Don’t you feel more virtuous the earlier you’ve gotten up in the morning? Or perhaps you’re just one of the lucky ones who are simply wired that way. Amerisleep surveyed over 1,000 people, both early and late risers, about the perks and quirks of hopping right out of bed, and what motivates (or doesn’t) those of us who hit “snooze.”
Rise and grind: 67% of respondents said they woke up between 4 a.m and 7 a.m. – overall, the wake-up time of early risers was 6 a.m., by 44%.
Toeing the line: early risers deemed (by a 43% margin) that 7 a.m. was the latest you could get up and still call yourself an early riser.
What makes someone an early riser?
Life experience. It turns out that many are made, not born.

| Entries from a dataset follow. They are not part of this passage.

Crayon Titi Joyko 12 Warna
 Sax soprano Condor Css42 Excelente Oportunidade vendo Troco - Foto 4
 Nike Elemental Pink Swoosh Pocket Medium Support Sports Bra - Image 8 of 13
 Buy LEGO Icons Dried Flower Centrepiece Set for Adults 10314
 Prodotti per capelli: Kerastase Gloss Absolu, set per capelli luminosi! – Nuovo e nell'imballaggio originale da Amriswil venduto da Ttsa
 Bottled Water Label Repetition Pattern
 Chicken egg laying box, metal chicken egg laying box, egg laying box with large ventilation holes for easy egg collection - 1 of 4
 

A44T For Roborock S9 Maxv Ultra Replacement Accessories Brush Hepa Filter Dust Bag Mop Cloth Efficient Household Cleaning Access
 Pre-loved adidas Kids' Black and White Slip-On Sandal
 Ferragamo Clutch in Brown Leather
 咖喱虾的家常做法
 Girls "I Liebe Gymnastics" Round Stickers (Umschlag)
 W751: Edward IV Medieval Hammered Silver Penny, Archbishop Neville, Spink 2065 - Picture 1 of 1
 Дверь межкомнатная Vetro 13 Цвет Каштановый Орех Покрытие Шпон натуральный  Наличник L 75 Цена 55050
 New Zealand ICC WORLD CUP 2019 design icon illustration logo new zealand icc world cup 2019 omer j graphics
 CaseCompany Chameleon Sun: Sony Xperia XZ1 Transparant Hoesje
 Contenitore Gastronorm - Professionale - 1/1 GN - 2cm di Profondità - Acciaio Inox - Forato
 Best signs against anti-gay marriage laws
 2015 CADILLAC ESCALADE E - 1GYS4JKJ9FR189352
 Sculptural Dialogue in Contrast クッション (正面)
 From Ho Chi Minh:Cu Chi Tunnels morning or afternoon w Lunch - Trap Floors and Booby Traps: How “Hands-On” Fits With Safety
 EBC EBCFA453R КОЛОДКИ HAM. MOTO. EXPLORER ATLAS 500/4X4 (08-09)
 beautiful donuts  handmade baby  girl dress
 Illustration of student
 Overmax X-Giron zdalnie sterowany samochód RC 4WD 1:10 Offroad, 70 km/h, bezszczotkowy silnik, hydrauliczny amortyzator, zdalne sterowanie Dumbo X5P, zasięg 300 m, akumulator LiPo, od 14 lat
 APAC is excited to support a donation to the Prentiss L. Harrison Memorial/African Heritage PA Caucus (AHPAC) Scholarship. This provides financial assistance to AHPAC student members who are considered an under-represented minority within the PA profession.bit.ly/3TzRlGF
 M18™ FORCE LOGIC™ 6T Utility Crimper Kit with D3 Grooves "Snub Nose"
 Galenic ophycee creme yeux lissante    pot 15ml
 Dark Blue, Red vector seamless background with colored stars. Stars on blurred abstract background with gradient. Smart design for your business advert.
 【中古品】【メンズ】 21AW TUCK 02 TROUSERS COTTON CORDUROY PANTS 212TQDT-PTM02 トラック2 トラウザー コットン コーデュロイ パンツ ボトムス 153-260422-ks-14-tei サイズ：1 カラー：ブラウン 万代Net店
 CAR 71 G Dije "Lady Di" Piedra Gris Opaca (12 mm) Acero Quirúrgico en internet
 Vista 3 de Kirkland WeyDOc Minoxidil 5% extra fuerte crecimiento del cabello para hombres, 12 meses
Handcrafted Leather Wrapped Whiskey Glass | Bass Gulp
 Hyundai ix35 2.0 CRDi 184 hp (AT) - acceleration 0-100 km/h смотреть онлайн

Early mornings: the ultimate productivity hack. When it came to early risers, 61.2% said they were very productive at work, while in comparison, with late risers, only 48.6% said the same.
And the earlier, the better – people who rose at 4 a.m. said they were highly productive at work 71% of the time. (The least productive wake-up time is 11 a.m.).
The time you wake influences what you make
Check out the chart below and do the math yourself: Earlier risers consistently out-earn the late risers.
Again, people who rose at 4 a.m. were the most successful, this time earning the most. What is it with these people? (Recent research says a small number of “advanced sleepers” rise this early naturally.)
What’s your morning routine?
It wouldn’t be a morning without a morning ritual. The most popular morning routines for respondents included:
- Showering/getting ready: 58%
- Checking email: 57%
- Making breakfast: 57%
- Coffee: 50%
- Planning the day: 44%
- Commuting: 42%
- Reading/watching the news: 36%
On the weekends, the survey found, early birds maintain their discipline, only rarely or occasionally sleeping in. When they do, it’s usually for extreme circumstances, like they stayed up all night the night before (66%) or they were sick (60%).